Sunday, January 1, 2012

Italian


You will need one defrosted Rhodes bread dough rolled out to roughly a 9x13 size, cornmeal, salami slices, sliced deli ham, large pepperoni slices, grated mozzarella cheese, provolone slices, Italian seasoning, olive oil and water.

Start by layering the meat--ham, salami and pepperoni, then sprinkle with a little Italian seasoning.

Follow that with the provolone slices and shredded mozzarella. Give it another little sprinkle with Italian seasonings.

Fold over dough and wet edges with water.

Once completely sealed, brush with olive oil and sprinkle with cornmeal. Transfer to baking sheet cornmeal side down. Then repeat with the top side--brush with olive oil and sprinkle with cornmeal.

If you have big hungry family of boys like me, you will need to make two:) It is really good and goes fast, trust me!

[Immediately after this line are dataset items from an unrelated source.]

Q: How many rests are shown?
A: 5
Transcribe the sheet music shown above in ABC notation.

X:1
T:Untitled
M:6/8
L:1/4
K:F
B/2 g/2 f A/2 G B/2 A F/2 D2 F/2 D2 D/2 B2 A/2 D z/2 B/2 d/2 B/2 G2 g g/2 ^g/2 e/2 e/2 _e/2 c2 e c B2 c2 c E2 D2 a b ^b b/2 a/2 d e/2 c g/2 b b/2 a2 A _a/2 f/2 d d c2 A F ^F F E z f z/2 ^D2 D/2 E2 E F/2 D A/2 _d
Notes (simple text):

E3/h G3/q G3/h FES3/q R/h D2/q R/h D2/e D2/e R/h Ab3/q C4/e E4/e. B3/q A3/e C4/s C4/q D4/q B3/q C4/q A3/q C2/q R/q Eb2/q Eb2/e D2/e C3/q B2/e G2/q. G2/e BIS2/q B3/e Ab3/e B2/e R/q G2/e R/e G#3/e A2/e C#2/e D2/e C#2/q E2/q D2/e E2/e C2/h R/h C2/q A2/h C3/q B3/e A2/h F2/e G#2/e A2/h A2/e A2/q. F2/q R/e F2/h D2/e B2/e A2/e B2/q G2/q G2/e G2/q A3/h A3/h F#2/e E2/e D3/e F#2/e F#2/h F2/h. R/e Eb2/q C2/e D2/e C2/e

Bake in a 375 preheated oven for 20-25 minutes or until golden brown. Serve with your favorite marinara sauce and enjoy! My favorite sauce is a 5 Minute Marinara found here.

Stromboli
Rhodes bread dough
1/4 lb ham, sliced
1/4 lb hard salami slices
1/4 lb large pepperoni slices
1/4 lb provolone
1-2 cups mozzarella cheese
1 tsp Italiam seasoning
olive oil
cornmeal
Set out bread dough to thaw. Once thawed, spread the dough out on a cookie sheet or silpat (which works perfect). Layer the ham and then the salami and pepperoni along the middle of the dough going lengthwise. Sprinkle with 1/4 tsp each of basil and oregano then layer on cheeses. (I used approximately 1 cup shredded mozzarella but it’s entirely up to you how much you want!) Sprinkle with remaining basil and oregano. Wet edges of the dough and fold over the long edges and roll up the ends. Brush olive oil over dough and sprinkle lightly with corn meal. Carefully flip stromboli over and repeat on other side. Bake at 375 degrees for 20-22 minutes. Serve with hot marinara sauce for dipping. Enjoy!